この「けり」の詠嘆の効果を考えると、「累々と」という異常な名詞の使い方をさらに引き立たせるため、と言っていいだろう。「先祖から未来までつらなりあっているようにずーっと」というのが「累々」だけど、子を累々と持つ「私」の行為が連続することにたいして「ああ」とやや目眩を覚えた。累々を活かす言葉として、この「チョイ足し」された「けり」ほどふさわしいものはない。

戦後歌人の「けり」~森岡貞香さんの歌


戦後歌人で、「けり」の用法が上手い人というと、意外と女性な気がしていて、「格好いい」止め方で葛原妙子さんの他は、森岡貞香さんとか花山多佳子さんがまっさきに思い浮かぶ。花山さんはまた最新歌集を後日書くとして、森岡さんについて話をしてみよう。

歌集『珊瑚數珠』の頃の森岡貞香さんは、とにかく「けり」をつけまくってるなあ、という印象があって、ぼくが久しぶりに全集を開いたら「けりけりけりけり」ってもう4ページに6つも7つも見つかった。

• データ項目:
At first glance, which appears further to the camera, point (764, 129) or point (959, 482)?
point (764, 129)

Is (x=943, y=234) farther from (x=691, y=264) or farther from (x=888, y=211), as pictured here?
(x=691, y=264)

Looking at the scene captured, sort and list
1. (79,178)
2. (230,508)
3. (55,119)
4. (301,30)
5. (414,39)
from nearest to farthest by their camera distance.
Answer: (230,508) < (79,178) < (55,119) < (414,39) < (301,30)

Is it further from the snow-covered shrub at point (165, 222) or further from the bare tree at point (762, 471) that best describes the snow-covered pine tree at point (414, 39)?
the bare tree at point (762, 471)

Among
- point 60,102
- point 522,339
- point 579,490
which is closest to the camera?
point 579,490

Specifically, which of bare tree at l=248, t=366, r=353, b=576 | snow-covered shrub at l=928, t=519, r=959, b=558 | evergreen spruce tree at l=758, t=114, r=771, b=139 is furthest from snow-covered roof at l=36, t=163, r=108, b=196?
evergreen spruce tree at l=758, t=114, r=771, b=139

--

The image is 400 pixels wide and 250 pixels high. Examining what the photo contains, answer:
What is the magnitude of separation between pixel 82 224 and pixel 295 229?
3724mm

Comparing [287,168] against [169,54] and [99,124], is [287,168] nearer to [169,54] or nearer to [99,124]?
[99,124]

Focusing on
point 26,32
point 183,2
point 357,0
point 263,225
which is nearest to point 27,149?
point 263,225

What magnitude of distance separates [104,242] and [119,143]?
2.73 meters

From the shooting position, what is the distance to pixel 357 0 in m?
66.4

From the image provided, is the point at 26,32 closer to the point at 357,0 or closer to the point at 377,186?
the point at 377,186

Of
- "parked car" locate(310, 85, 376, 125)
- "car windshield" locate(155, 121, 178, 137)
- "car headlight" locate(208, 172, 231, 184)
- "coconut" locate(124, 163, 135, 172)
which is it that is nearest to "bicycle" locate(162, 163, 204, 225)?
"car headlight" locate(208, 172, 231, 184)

--

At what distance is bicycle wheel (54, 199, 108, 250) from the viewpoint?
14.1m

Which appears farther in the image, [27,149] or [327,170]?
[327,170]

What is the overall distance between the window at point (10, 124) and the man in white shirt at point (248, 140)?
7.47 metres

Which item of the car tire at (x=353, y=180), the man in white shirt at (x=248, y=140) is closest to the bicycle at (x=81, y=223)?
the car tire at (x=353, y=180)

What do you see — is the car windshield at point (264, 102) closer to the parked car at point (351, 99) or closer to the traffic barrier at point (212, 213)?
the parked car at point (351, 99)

• 必須課題 1: 文書本文によると、戦後歌人で「けり」の用法が上手い人として、葛原妙子さんの他にまっさきに思い浮かぶのは誰か。
• 必須課題 2: 文書本文の一部をそのまま書き出せ。「この「けり」の詠嘆の効果を考」という語句を含むところから始め、「さんについて話をしてみよう。」の直後で終えること。

• 記述解答 1: 森岡貞香さんと花山多佳子さん。

• 記述解答 2:
この「けり」の詠嘆の効果を考えると、「累々と」という異常な名詞の使い方をさらに引き立たせるため、と言っていいだろう。「先祖から未来までつらなりあっているようにずーっと」というのが「累々」だけど、子を累々と持つ「私」の行為が連続することにたいして「ああ」とやや目眩を覚えた。累々を活かす言葉として、この「チョイ足し」された「けり」ほどふさわしいものはない。

戦後歌人の「けり」~森岡貞香さんの歌


戦後歌人で、「けり」の用法が上手い人というと、意外と女性な気がしていて、「格好いい」止め方で葛原妙子さんの他は、森岡貞香さんとか花山多佳子さんがまっさきに思い浮かぶ。花山さんはまた最新歌集を後日書くとして、森岡さんについて話をしてみよう。